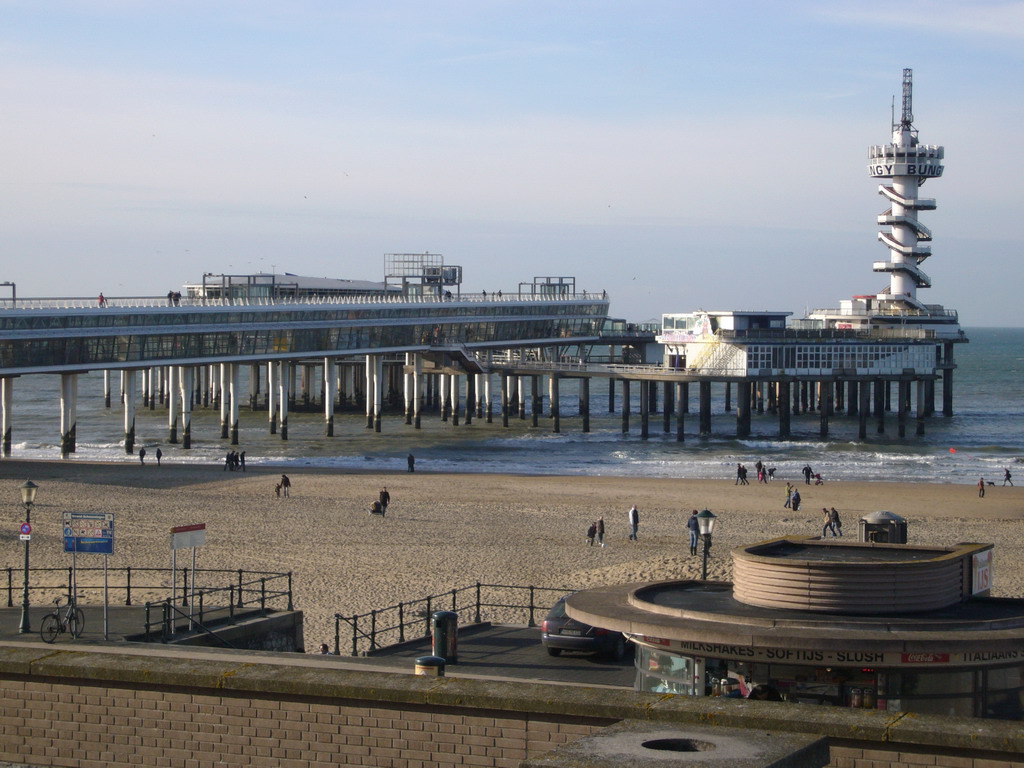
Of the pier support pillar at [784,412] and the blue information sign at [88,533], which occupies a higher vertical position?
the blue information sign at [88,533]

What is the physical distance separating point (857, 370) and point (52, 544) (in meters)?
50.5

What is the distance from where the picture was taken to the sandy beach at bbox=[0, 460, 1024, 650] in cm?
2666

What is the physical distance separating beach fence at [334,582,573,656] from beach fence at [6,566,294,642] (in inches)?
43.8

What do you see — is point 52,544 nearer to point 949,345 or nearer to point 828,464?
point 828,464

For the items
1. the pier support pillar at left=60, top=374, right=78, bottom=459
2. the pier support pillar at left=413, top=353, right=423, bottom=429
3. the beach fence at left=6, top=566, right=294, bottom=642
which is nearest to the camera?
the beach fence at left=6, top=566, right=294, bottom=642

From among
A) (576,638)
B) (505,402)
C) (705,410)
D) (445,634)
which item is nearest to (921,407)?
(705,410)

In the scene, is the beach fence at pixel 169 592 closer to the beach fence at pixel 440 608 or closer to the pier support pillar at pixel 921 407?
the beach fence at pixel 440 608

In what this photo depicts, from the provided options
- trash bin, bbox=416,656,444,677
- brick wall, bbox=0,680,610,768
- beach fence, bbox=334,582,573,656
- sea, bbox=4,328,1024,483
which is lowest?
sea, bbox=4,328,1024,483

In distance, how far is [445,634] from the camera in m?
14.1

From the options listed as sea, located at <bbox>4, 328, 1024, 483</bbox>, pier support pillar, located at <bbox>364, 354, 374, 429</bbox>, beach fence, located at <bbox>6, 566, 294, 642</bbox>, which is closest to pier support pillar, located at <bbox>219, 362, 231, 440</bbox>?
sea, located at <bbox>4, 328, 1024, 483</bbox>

########

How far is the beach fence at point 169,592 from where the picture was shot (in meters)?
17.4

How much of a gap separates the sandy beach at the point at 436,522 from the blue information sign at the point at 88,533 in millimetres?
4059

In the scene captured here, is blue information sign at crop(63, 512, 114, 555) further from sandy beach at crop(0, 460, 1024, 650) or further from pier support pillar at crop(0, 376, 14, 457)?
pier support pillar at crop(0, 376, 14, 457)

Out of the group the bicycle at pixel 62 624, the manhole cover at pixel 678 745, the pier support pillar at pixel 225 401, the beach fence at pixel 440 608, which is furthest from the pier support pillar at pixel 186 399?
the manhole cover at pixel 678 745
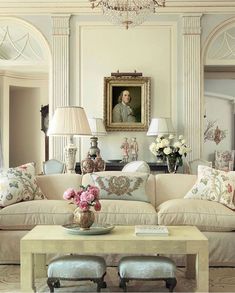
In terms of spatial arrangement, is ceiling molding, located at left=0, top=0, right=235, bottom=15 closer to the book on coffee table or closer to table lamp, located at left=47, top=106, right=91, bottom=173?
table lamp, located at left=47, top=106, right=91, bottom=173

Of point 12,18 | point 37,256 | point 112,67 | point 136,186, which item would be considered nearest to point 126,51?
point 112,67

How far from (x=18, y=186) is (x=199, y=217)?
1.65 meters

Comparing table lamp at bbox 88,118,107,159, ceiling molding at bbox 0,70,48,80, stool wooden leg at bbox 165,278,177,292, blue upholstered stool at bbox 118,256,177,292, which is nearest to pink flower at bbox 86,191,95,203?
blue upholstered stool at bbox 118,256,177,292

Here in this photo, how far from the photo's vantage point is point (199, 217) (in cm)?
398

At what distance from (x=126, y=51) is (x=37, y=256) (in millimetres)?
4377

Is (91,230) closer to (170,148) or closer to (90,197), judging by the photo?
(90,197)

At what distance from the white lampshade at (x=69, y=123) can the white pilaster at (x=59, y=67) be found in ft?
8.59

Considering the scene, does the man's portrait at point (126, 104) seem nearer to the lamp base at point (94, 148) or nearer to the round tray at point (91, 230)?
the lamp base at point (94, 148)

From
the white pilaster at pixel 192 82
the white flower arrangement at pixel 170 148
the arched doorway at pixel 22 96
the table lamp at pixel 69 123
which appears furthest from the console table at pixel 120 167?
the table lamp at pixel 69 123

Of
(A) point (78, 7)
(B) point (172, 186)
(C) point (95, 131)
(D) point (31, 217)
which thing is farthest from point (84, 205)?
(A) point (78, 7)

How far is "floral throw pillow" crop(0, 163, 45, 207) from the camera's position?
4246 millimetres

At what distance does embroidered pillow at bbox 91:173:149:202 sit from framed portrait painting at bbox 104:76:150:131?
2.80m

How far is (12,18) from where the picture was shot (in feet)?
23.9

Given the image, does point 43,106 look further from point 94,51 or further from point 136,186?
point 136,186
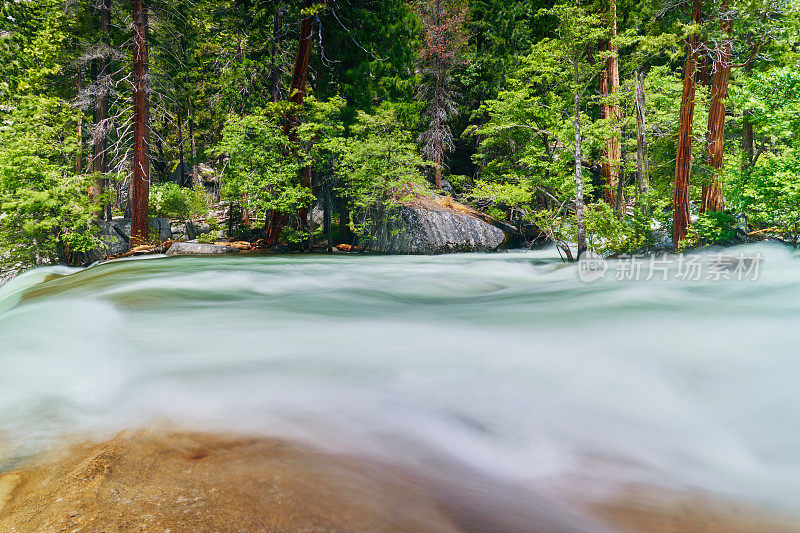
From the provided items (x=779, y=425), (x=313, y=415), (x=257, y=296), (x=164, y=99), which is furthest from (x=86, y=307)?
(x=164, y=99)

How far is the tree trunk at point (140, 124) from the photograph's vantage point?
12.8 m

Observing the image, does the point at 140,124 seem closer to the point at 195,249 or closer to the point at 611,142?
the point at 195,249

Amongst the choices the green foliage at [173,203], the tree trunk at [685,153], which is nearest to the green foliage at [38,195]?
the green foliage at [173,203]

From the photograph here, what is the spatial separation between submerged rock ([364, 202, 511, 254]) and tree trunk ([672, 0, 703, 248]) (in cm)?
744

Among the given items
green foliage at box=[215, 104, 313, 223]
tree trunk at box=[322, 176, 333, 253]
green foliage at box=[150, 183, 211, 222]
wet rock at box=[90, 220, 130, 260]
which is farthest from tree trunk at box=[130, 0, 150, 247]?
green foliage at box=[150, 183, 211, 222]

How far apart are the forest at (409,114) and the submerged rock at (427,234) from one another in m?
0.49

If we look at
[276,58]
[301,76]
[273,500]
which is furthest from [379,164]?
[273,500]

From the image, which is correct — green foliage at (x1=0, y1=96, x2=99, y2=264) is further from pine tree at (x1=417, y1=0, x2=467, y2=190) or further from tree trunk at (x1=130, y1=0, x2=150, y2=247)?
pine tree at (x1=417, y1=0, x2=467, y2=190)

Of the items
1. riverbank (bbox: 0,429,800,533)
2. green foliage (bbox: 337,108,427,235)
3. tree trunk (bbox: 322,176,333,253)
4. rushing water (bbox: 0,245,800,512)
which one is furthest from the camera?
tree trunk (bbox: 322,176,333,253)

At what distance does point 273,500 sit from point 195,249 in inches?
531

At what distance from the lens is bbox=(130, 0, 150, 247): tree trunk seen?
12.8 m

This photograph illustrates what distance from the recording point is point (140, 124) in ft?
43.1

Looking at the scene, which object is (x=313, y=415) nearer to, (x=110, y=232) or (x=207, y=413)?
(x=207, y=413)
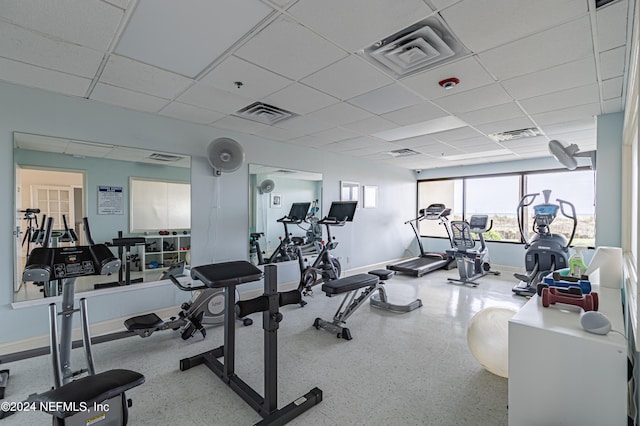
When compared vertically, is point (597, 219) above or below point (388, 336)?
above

########

Task to carry out: Please report how many lines in the records contain the word "millimetres", with uppercase and lowercase treated as different. Give only the number.

Solved problem: 3